Brief:
Return each line of the data below exactly, omitting any pictures.

### Source records ###

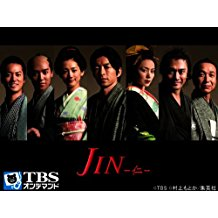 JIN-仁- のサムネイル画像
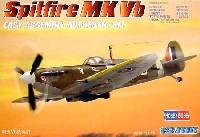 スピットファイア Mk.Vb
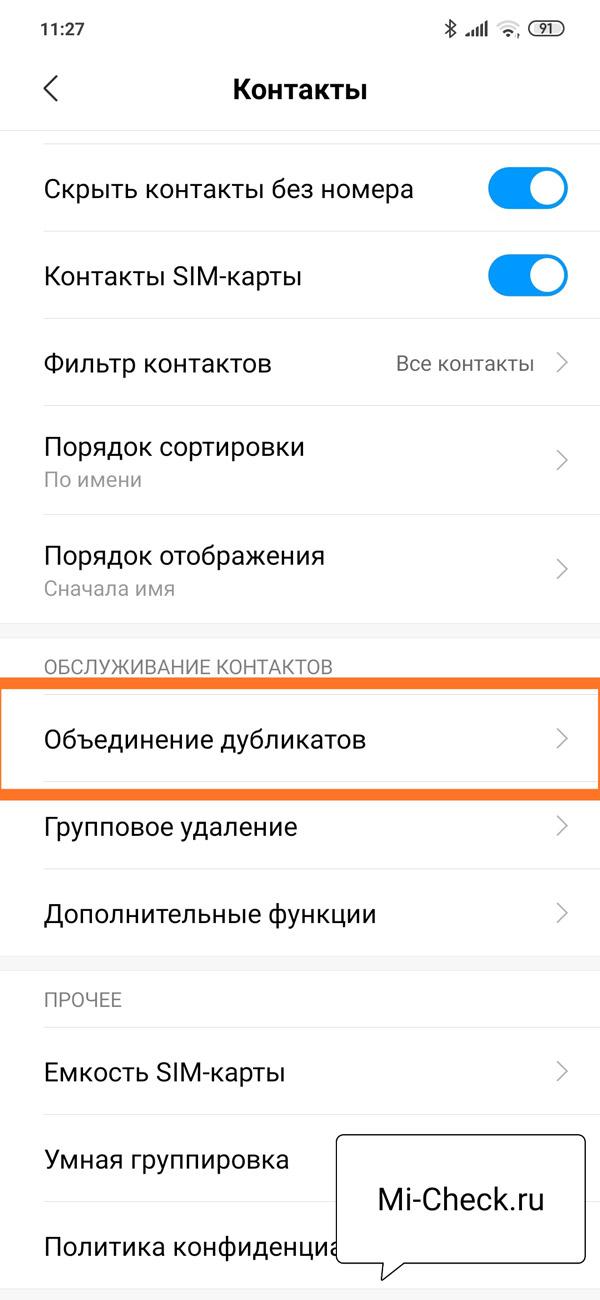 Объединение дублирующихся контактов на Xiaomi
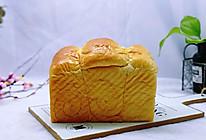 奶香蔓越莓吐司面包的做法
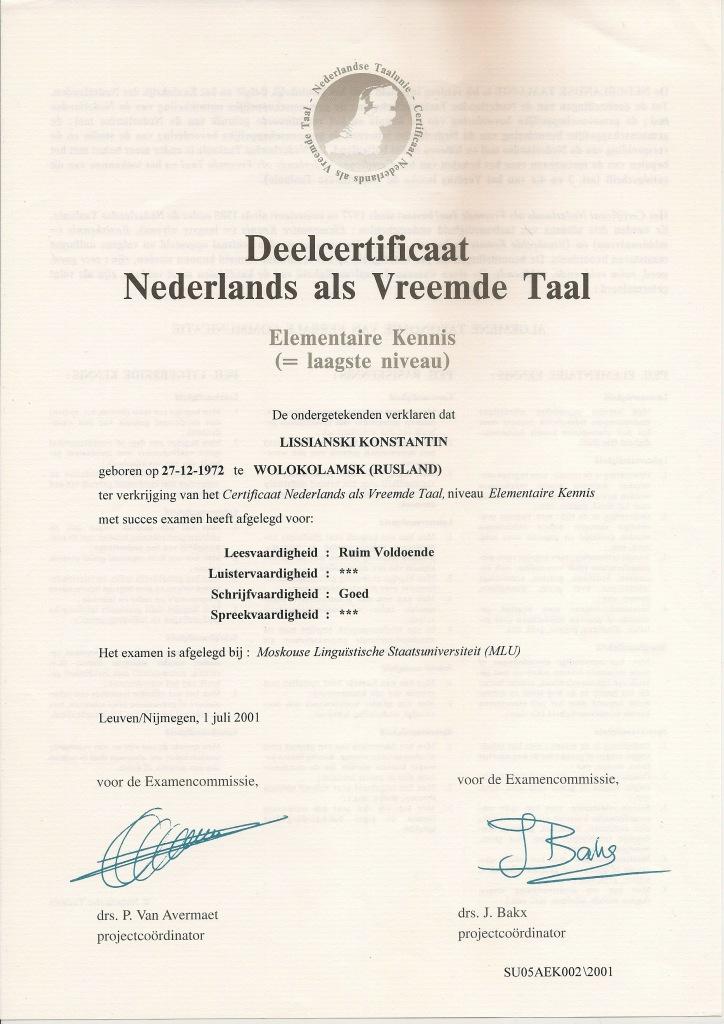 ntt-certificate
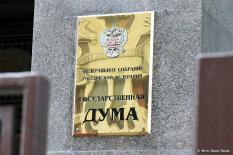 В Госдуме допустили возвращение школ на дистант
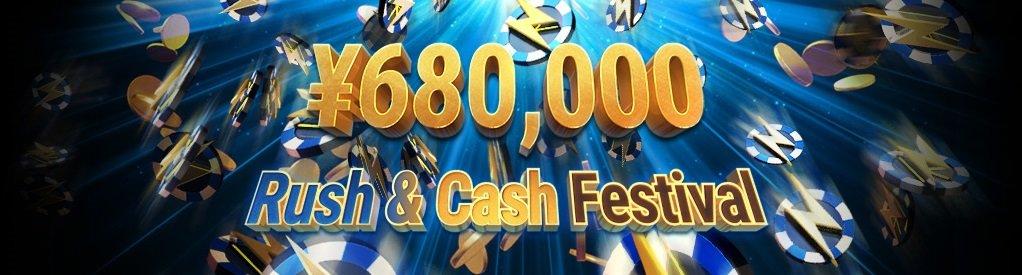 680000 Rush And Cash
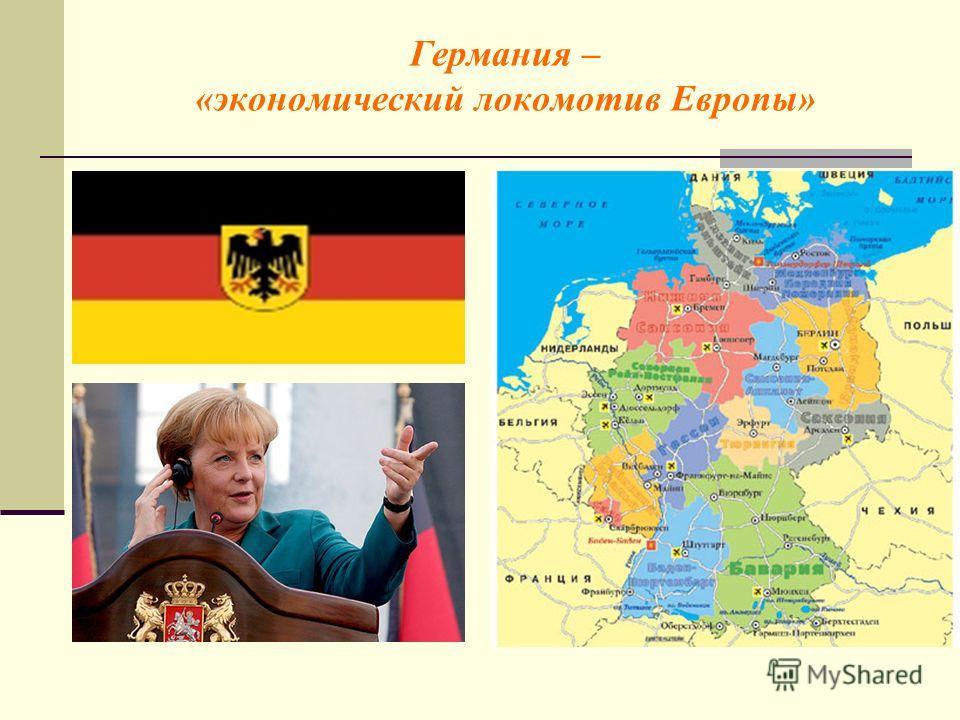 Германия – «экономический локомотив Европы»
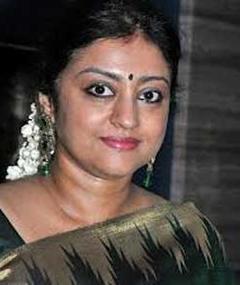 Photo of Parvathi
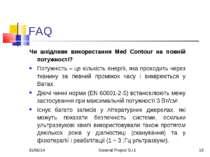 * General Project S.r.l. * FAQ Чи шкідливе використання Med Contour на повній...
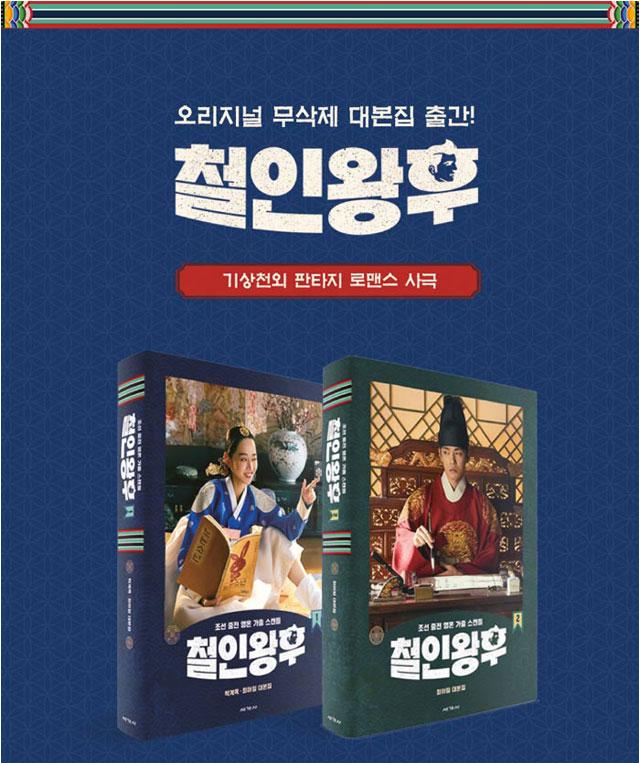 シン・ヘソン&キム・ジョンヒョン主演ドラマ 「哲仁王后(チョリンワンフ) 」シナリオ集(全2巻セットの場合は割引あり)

###

Output for this exercise:
 JIN-仁- のサムネイル画像
 スピットファイア Mk.Vb
 Объединение дублирующихся контактов на Xiaomi
 奶香蔓越莓吐司面包的做法
 ntt-certificate
 В Госдуме допустили возвращение школ на дистант
 680000 Rush And Cash
 Германия – «экономический локомотив Европы»
 Photo of Parvathi
 * General Project S.r.l. * FAQ Чи шкідливе використання Med Contour на повній...
 シン・ヘソン&キム・ジョンヒョン主演ドラマ 「哲仁王后(チョリンワンフ) 」シナリオ集(全2巻セットの場合は割引あり)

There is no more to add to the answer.